##### DATA FOR THIS TASK

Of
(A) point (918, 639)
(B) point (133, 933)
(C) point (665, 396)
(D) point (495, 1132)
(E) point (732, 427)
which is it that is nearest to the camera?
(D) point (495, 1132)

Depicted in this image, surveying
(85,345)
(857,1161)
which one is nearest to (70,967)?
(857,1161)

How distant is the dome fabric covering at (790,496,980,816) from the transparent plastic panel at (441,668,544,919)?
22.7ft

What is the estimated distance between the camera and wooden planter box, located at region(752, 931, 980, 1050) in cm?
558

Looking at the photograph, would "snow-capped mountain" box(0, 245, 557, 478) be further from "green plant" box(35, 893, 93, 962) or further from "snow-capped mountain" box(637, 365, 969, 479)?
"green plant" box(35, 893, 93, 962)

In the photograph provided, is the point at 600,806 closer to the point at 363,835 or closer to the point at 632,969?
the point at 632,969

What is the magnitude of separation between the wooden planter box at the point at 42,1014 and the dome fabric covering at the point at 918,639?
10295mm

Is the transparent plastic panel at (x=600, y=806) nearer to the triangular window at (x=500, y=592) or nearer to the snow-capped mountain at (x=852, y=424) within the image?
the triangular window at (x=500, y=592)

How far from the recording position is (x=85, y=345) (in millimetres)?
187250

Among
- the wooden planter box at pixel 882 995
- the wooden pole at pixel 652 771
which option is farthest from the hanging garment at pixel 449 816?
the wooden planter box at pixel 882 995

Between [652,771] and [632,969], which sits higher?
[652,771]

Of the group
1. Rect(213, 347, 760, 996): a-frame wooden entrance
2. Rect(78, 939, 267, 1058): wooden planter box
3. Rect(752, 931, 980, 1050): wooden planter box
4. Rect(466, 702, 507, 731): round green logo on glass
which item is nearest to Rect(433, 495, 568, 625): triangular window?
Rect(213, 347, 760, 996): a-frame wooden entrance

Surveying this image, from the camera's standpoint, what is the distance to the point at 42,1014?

##########

▸ **YOUR INSTRUCTIONS**
Copy each record from above without leaving any out.

▸ **FULL OUTPUT**
Of
(A) point (918, 639)
(B) point (133, 933)
(C) point (665, 396)
(D) point (495, 1132)
(E) point (732, 427)
which is it that is nearest to the camera?
(D) point (495, 1132)

Depicted in this image, surveying
(85,345)
(857,1161)
which one is nearest to (70,967)?
(857,1161)

How distant is the dome fabric covering at (790,496,980,816) from the transparent plastic panel at (441,668,544,919)?
22.7ft

What is the estimated distance between the camera and wooden planter box, located at region(752, 931, 980, 1050) in cm?
558

Looking at the photograph, would "snow-capped mountain" box(0, 245, 557, 478) be further from "green plant" box(35, 893, 93, 962) or further from "snow-capped mountain" box(637, 365, 969, 479)?
"green plant" box(35, 893, 93, 962)

In the photograph provided, is the point at 600,806 closer to the point at 363,835 or closer to the point at 632,969?
the point at 632,969

What is the magnitude of separation between the wooden planter box at the point at 42,1014 and the dome fabric covering at the point at 918,639?
10295mm

Is the transparent plastic panel at (x=600, y=806) nearer to the triangular window at (x=500, y=592) or nearer to the snow-capped mountain at (x=852, y=424) within the image?
the triangular window at (x=500, y=592)

How far from the recording position is (x=85, y=345) (in millimetres)?
187250

Among
- the wooden planter box at pixel 882 995
- the wooden pole at pixel 652 771
which option is farthest from the hanging garment at pixel 449 816?
the wooden planter box at pixel 882 995

Between [652,771] and [632,969], which sits higher?
[652,771]

Of the group
1. Rect(213, 347, 760, 996): a-frame wooden entrance
2. Rect(78, 939, 267, 1058): wooden planter box
3. Rect(752, 931, 980, 1050): wooden planter box
4. Rect(466, 702, 507, 731): round green logo on glass
which item is nearest to Rect(433, 495, 568, 625): triangular window?
Rect(213, 347, 760, 996): a-frame wooden entrance

Surveying this image, from the camera's standpoint, what is the distance to the point at 42,1014?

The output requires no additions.